▸ Aim of the exercise
Count the lines of the listing below that contain the string "instances", and give only the number.

▸ Record extracts
########################################

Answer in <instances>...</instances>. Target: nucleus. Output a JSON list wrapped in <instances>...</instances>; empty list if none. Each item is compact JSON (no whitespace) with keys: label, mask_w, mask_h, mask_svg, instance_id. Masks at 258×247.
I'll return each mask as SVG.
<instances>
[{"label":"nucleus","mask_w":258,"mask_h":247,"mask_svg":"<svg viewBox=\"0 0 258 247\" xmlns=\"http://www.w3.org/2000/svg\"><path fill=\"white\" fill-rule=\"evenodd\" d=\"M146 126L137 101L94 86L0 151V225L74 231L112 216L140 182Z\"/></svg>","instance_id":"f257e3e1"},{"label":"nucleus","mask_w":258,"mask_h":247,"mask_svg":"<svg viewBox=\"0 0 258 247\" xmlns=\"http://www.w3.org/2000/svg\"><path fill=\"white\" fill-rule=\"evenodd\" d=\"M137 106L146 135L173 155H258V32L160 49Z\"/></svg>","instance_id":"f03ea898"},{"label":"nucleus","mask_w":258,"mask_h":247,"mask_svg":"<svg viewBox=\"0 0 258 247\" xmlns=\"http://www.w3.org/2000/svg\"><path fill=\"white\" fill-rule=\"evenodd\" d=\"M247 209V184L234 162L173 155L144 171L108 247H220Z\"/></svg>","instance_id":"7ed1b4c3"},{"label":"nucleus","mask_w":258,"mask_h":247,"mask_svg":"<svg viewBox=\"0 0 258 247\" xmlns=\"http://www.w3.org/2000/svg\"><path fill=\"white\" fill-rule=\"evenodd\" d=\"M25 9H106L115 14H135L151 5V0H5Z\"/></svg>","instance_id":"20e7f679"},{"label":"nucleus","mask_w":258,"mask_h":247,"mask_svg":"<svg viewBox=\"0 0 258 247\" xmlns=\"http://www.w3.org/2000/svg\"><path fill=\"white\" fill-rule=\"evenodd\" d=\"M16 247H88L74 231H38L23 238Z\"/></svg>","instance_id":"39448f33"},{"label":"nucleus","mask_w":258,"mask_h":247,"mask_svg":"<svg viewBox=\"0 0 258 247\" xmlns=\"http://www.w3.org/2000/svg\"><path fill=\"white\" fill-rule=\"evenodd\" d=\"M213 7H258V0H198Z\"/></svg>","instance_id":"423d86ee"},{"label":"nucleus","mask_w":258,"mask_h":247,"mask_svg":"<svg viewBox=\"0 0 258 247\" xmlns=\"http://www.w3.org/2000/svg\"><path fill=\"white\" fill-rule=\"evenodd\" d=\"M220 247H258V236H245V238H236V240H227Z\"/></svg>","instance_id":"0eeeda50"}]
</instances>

########################################

▸ Expected answer
3